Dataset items

########################################

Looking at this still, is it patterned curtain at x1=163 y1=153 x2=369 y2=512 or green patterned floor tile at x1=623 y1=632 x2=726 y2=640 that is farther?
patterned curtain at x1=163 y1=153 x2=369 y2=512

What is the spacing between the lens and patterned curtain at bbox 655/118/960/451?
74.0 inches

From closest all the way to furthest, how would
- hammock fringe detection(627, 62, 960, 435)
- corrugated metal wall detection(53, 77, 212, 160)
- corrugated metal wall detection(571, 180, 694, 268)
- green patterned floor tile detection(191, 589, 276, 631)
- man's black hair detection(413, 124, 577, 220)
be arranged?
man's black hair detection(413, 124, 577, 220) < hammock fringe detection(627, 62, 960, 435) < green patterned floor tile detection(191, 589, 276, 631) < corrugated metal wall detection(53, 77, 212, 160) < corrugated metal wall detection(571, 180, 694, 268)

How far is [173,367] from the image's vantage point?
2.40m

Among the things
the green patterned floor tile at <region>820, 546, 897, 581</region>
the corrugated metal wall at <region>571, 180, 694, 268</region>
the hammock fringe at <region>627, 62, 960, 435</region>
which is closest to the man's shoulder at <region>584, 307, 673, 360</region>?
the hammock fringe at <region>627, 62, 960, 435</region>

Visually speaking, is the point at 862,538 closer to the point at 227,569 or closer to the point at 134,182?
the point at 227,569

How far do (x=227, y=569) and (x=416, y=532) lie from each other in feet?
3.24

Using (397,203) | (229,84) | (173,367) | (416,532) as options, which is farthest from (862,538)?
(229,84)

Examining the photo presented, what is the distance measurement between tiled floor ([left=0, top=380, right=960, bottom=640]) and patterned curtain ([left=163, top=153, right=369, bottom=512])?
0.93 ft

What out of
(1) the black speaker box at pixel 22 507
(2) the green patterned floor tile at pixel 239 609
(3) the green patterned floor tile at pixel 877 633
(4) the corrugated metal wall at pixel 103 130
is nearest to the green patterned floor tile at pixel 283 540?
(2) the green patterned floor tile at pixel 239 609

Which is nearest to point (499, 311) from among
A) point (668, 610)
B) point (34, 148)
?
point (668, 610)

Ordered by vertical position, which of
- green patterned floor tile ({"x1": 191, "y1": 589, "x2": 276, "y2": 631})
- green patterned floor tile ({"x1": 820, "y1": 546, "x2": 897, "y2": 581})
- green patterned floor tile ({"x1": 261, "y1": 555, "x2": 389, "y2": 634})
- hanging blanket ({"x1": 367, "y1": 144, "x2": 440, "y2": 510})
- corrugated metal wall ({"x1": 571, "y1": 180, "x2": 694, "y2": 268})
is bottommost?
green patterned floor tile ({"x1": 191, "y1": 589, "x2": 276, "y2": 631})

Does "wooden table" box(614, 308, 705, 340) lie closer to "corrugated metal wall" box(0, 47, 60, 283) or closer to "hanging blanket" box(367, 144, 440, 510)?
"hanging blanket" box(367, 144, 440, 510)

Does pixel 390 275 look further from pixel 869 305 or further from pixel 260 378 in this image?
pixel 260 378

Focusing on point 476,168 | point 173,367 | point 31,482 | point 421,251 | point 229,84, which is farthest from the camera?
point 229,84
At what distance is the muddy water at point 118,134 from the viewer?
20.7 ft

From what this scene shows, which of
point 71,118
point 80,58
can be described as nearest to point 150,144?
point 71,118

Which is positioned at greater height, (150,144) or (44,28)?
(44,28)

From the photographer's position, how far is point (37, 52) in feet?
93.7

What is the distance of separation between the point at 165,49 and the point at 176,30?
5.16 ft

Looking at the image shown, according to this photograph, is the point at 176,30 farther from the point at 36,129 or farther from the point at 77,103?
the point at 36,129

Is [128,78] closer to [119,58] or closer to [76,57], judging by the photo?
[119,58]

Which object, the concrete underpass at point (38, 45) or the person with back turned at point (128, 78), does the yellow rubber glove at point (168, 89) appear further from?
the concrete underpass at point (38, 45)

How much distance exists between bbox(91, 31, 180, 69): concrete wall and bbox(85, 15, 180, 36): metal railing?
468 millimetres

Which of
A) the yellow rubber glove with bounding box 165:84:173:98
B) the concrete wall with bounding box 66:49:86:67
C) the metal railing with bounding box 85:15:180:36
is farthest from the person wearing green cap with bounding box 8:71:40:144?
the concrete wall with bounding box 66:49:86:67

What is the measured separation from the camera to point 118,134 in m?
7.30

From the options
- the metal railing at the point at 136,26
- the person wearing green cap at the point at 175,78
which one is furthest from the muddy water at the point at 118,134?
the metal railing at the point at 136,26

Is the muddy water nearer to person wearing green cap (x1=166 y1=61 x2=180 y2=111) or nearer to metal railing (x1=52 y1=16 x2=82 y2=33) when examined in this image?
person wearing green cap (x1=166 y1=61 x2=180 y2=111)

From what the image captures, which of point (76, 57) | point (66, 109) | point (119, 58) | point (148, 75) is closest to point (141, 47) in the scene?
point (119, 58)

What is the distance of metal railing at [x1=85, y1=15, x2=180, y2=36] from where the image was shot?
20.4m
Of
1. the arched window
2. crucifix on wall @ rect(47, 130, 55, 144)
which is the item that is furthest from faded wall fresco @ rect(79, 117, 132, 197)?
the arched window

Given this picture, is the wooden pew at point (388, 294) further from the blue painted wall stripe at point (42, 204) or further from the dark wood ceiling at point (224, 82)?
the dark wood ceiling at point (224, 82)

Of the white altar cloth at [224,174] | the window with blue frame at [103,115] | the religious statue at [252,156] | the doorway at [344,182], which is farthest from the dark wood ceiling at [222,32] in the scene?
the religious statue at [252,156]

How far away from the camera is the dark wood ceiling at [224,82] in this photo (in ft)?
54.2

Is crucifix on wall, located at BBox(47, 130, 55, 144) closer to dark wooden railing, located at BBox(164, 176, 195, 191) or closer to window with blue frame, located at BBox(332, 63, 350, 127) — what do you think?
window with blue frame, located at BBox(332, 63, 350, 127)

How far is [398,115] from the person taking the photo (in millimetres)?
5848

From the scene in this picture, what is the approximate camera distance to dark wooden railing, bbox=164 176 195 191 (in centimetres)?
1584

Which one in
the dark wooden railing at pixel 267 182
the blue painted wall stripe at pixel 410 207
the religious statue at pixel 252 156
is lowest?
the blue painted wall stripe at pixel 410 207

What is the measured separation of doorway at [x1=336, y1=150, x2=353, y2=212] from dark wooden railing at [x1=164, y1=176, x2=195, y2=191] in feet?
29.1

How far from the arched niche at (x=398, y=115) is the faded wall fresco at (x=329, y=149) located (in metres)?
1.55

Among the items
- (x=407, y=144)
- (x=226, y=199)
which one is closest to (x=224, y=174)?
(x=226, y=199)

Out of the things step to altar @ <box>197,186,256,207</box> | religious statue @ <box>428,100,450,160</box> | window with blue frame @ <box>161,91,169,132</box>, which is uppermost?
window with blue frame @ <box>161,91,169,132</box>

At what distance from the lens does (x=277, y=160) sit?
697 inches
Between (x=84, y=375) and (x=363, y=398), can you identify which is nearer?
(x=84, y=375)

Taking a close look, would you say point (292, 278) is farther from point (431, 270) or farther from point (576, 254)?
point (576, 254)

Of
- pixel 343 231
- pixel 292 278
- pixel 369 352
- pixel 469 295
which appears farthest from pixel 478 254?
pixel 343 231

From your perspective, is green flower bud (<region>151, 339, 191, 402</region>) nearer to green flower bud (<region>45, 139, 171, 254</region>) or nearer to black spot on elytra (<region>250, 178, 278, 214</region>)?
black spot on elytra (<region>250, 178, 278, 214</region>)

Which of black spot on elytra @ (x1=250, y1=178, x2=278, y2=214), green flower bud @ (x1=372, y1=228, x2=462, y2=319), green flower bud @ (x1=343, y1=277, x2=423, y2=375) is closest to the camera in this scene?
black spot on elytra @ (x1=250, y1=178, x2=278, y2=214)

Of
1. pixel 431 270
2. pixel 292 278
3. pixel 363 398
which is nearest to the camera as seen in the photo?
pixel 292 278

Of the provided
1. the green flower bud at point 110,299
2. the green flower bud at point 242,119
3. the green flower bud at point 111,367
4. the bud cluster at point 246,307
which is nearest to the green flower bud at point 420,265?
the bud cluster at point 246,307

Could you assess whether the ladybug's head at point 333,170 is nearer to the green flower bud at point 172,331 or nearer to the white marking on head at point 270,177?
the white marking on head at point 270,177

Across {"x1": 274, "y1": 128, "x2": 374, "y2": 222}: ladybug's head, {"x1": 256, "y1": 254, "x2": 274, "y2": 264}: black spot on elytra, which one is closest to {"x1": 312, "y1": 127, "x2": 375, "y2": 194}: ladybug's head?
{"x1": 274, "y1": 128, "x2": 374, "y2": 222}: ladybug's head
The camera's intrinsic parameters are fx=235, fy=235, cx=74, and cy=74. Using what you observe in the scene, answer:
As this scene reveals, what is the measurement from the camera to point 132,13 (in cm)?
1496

########################################

▶ Exercise instructions:
Give the rows starting with the line containing "What is the spacing" and going on through the line containing "74.0 inches" as a JSON list of strings, one string per line, leaving out blank lines.

▶ Solution:
[
  "What is the spacing between the lens and patterned curtain at bbox 655/118/960/451?",
  "74.0 inches"
]